_Work instructions_
[1] Return the passage of the Buddha statue article between "Giant Buddha Statue Receives" and "a long time.", inclusive, copied verbatim.
[2] According to the Buddha statue article, what is the stated purpose of building a road connecting Cactus Canyon Road with Main South Road as the first step after approval? Answer in one to three sentences.

_Text passage_
Giant Buddha Statue Receives Gov't Approval in South Australia
By Sounak Mukhopadhyay | February 20, 2014 11:07 AM EST
Buddhists from South Australia are going to be rewarded for the patience they showed for 20 years as the state government's Development Assessment Commission has approved the creation of a giant Buddha statue made of bronze at Sellicks Hill.
A Buddha statue is recovered after homes of Thameehla village illegally constructed on land owned by the military, were demolished by the Yangon division government, at Hlegue township,
An appeal to build such a statue has been in the contention since 1997 as $15 million was the amount required to build the sculpture. The appeal was launched by Nan Hai Pu Tuo Temple association, The Herald Sun reported. According to Lee Chew, the spokesperson of the association, the decision comes as a relief after being patient for such a long time.
Mr Chew said that they felt "very, very good" regarding the decision. He also added that the temple would be a really big one after completion. There will reportedly be a Buddha statue which will be 18m tall as well as a pagoda which will be 35m high. Additionally, there will be a Chinese garden and a temple. The establishment will be built on Cactus Canyon Road. The design of the entire formation will conform to the sea and hills in the area while feng shui principles will be followed to make the design.
Even though the proposal started in 1997, it got its premiere status only in 2008. There have been community oppositions and development roadblocks over the years which prevented the approval of the appeal. According to Mr Chew, the very first thing that should be done after getting the approval would be to make a road which will connect Cactus Canyon Road with Main South Road to help manage traffic.
The building of the road is expected to be done in three months, while the completion of the whole project is anticipated to be done in five years. The construction of the statue and temple is likely to create job vacancies for local people. According to Mr Chew, the establishment will attract around 20,000 visitors every year.

_Given entries_
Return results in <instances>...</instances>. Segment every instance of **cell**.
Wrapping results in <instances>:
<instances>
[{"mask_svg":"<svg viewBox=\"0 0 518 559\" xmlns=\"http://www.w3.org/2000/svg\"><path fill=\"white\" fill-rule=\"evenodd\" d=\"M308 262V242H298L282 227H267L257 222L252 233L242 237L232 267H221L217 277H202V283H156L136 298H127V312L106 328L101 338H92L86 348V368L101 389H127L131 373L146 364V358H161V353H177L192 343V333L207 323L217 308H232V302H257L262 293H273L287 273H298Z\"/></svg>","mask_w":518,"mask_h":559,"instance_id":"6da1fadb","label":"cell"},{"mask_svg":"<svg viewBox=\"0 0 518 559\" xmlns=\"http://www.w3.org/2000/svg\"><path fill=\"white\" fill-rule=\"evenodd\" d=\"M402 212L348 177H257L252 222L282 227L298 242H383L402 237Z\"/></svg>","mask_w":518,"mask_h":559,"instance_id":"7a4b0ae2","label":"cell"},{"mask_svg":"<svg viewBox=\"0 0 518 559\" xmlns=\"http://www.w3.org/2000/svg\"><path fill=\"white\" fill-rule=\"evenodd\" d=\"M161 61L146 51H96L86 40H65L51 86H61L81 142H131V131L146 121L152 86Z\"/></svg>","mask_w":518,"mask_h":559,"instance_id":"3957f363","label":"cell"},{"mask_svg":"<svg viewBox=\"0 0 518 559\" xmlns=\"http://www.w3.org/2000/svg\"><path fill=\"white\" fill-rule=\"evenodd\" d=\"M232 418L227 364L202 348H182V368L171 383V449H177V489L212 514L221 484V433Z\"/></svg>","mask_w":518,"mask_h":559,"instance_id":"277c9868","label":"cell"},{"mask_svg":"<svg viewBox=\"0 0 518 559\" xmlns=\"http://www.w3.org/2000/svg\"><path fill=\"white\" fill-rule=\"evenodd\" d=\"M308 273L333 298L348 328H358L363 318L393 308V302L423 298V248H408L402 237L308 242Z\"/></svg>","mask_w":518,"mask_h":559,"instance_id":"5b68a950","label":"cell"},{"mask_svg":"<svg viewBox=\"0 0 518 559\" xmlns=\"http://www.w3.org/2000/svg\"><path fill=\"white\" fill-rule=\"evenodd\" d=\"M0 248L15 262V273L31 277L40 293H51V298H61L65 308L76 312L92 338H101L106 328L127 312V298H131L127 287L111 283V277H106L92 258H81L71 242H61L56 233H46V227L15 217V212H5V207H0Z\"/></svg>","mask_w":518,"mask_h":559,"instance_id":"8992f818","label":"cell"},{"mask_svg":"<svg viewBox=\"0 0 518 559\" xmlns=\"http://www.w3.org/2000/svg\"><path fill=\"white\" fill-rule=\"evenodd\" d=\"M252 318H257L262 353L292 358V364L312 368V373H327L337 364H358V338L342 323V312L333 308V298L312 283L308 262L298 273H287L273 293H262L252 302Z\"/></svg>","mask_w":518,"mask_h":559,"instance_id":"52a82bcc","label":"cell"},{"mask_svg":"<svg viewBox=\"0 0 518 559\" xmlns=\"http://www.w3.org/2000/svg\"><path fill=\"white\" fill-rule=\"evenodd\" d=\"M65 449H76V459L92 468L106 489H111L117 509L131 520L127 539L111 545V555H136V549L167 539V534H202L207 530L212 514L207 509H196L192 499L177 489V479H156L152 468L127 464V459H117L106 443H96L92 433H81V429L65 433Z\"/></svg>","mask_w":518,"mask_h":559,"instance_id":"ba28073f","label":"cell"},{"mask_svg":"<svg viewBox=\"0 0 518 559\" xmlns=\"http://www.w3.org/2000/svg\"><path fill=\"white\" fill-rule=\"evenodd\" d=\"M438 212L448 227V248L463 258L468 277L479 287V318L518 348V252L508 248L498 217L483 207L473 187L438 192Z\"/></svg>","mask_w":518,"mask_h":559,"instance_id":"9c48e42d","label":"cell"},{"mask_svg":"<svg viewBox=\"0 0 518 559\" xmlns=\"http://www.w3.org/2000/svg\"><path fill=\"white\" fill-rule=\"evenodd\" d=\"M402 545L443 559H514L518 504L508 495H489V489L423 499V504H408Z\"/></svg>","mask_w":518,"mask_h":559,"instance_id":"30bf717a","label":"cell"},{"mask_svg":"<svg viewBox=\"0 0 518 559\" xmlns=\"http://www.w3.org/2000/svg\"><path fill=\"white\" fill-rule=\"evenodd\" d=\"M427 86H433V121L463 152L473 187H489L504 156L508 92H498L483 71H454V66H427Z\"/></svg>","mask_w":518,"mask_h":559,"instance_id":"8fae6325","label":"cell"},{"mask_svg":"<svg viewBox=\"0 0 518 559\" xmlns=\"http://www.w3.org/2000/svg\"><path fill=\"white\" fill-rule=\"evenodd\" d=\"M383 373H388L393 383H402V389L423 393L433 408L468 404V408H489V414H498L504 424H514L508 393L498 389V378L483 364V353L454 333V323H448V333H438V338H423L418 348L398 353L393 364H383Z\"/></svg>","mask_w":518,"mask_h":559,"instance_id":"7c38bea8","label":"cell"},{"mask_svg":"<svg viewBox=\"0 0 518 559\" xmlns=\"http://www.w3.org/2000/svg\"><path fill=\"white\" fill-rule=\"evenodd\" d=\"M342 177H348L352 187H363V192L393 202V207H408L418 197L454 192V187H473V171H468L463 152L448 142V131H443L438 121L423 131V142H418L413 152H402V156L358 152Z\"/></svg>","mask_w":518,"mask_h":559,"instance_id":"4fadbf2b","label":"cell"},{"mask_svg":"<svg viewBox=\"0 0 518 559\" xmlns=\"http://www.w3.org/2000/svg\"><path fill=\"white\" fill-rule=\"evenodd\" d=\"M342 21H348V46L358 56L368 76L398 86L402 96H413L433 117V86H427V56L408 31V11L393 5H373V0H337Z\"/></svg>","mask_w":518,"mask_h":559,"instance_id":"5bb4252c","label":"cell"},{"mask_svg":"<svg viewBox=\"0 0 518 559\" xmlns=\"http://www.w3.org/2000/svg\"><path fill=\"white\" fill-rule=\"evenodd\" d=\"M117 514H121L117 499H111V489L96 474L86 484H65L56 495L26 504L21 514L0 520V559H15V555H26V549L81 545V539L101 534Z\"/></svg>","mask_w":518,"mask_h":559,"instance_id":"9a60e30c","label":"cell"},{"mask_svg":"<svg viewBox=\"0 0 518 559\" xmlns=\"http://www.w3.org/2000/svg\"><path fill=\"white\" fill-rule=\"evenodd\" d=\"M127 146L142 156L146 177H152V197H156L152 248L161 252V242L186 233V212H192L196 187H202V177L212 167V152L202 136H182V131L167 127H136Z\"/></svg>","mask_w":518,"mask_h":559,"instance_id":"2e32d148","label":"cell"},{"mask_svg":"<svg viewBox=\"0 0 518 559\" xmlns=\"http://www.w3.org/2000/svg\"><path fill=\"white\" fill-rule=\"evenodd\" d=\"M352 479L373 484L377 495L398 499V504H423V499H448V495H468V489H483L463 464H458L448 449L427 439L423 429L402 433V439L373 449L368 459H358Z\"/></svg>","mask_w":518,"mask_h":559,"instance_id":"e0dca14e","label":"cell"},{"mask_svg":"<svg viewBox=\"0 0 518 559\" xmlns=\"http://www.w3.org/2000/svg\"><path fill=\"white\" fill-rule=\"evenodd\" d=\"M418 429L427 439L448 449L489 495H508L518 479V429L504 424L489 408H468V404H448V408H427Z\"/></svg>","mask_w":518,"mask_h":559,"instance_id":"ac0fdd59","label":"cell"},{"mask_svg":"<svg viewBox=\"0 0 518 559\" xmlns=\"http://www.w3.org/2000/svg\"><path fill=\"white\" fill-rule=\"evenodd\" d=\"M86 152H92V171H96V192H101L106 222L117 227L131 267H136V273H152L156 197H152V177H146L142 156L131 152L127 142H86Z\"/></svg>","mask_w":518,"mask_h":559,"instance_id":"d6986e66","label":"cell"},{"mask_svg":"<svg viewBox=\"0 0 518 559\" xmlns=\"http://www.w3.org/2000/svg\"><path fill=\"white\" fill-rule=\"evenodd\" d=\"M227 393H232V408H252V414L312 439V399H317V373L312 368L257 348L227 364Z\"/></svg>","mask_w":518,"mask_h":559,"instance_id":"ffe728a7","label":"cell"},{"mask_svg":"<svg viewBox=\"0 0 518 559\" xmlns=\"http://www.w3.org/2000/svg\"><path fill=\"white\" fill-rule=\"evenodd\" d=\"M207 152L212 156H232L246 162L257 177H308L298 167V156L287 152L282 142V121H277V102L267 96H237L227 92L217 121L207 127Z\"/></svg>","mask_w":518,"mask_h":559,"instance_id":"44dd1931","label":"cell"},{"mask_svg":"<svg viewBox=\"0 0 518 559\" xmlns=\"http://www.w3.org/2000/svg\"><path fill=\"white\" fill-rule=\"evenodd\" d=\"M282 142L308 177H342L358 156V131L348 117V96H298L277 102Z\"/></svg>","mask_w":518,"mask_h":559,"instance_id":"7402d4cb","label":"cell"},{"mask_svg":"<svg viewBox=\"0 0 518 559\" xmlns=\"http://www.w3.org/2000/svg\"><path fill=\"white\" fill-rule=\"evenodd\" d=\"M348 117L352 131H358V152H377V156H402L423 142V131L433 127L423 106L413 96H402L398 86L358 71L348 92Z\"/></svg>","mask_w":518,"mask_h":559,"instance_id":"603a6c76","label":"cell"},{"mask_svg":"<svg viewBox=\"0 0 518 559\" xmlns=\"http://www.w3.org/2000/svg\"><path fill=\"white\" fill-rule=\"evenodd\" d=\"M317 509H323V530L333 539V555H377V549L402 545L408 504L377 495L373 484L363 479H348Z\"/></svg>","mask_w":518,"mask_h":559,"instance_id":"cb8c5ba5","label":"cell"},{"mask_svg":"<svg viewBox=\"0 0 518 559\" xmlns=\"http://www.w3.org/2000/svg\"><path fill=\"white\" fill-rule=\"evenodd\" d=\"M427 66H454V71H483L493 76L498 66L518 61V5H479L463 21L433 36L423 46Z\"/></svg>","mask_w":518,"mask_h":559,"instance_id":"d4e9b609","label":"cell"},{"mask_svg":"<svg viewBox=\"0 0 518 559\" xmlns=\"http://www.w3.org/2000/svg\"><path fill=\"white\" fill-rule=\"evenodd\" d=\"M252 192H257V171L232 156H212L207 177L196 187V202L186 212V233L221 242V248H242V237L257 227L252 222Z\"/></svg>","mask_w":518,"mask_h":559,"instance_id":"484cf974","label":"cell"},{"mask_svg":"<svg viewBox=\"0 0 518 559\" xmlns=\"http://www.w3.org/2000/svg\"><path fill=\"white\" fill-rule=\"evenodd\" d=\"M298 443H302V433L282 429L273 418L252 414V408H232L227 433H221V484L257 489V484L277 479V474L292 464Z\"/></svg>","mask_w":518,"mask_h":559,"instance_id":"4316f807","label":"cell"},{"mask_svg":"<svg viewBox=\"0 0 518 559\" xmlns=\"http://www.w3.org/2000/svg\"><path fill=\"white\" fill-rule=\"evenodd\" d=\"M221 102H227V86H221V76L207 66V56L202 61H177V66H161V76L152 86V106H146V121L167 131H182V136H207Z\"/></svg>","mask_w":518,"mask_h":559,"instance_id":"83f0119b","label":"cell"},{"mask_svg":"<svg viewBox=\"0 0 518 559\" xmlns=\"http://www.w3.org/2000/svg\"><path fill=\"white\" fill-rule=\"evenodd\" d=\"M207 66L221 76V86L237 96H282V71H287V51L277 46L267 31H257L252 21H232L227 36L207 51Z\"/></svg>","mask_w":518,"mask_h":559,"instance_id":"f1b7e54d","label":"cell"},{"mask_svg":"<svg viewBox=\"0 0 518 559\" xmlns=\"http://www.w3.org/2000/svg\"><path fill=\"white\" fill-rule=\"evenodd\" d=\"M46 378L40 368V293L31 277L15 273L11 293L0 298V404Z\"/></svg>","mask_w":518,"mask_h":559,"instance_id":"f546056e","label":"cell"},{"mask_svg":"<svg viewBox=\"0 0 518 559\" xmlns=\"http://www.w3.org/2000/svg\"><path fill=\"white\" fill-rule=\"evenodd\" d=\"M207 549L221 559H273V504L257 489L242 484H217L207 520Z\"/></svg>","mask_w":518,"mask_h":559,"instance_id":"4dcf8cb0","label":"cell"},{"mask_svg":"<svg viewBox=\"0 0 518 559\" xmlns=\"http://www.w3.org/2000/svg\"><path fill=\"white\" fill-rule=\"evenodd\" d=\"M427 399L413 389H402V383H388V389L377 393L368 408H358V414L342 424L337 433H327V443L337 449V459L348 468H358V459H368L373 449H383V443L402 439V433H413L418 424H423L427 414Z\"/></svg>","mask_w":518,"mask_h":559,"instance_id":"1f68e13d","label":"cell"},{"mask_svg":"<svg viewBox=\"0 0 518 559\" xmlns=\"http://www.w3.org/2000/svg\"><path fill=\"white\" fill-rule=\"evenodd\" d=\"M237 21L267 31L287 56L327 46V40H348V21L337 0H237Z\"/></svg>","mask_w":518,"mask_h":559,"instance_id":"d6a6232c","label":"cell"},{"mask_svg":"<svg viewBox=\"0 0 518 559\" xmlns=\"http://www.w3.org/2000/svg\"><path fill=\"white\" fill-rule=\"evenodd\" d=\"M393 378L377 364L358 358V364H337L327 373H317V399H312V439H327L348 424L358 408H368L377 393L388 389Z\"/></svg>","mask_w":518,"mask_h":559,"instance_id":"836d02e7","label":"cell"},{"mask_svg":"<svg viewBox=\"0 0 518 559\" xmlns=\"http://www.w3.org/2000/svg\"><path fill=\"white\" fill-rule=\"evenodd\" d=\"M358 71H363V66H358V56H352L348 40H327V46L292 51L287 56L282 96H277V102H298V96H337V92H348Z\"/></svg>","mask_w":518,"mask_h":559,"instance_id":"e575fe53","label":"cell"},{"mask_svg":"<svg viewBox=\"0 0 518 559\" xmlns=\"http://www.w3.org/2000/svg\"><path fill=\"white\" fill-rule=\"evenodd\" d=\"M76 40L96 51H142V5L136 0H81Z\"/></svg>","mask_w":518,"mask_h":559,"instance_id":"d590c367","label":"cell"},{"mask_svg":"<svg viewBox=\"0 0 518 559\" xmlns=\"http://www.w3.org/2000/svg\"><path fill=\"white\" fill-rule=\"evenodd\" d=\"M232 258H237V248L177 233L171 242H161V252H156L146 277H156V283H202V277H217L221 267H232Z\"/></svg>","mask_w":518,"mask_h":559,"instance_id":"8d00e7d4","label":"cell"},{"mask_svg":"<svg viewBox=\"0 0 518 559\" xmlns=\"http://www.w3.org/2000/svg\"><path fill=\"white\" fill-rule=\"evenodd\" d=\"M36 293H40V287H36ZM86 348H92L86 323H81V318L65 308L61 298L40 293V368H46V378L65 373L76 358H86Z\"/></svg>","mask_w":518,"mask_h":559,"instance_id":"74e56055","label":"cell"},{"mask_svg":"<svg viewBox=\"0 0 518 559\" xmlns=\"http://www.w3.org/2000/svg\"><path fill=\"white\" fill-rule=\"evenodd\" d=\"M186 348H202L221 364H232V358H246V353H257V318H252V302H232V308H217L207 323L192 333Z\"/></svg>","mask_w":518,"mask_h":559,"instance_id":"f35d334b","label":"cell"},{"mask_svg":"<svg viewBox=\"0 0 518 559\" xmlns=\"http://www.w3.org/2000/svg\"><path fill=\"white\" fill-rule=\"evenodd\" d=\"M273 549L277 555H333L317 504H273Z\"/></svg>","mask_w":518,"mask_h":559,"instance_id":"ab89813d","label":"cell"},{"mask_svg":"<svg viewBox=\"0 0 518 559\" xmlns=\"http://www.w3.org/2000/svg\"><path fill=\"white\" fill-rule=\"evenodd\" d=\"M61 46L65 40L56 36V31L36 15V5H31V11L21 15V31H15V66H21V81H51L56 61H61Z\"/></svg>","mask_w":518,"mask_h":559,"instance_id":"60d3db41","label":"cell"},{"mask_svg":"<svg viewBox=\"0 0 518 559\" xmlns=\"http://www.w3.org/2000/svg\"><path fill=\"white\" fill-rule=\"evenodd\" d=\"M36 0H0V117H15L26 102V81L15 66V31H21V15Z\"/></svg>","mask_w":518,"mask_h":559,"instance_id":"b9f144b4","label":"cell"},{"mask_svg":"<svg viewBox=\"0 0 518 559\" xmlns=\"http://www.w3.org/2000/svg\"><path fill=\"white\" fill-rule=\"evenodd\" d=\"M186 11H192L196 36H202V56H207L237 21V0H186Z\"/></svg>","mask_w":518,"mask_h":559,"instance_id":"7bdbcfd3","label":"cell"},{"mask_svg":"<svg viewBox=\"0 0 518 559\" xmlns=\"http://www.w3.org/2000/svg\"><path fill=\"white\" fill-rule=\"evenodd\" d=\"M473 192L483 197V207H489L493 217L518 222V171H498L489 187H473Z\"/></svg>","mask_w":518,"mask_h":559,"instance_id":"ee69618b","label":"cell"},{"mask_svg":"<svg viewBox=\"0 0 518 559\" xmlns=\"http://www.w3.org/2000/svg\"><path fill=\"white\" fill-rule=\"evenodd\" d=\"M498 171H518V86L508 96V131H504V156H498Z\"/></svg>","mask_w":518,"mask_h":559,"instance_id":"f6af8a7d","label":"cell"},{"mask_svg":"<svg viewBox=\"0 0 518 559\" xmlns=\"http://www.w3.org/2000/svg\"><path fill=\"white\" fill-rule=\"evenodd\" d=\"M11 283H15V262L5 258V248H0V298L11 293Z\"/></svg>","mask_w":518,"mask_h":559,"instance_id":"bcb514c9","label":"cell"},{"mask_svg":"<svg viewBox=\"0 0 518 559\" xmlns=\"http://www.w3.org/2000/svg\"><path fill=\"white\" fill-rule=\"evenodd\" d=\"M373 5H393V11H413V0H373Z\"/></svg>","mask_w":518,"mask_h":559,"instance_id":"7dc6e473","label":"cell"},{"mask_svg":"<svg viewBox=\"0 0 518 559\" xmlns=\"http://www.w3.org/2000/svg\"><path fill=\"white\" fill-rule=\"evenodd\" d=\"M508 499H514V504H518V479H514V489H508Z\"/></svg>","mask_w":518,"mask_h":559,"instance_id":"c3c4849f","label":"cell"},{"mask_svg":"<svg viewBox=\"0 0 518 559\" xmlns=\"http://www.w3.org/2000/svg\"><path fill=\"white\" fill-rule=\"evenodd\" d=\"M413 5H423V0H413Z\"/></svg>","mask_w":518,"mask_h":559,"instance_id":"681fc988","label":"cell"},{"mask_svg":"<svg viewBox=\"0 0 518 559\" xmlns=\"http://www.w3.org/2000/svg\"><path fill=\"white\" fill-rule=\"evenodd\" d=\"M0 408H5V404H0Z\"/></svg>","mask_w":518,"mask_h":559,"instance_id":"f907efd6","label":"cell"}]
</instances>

_Solutions_
[1]
Giant Buddha Statue Receives Gov't Approval in South Australia
By Sounak Mukhopadhyay | February 20, 2014 11:07 AM EST
Buddhists from South Australia are going to be rewarded for the patience they showed for 20 years as the state government's Development Assessment Commission has approved the creation of a giant Buddha statue made of bronze at Sellicks Hill.
A Buddha statue is recovered after homes of Thameehla village illegally constructed on land owned by the military, were demolished by the Yangon division government, at Hlegue township,
An appeal to build such a statue has been in the contention since 1997 as $15 million was the amount required to build the sculpture. The appeal was launched by Nan Hai Pu Tuo Temple association, The Herald Sun reported. According to Lee Chew, the spokesperson of the association, the decision comes as a relief after being patient for such a long time.

[2] Mr Chew said the road should be built first to help manage traffic.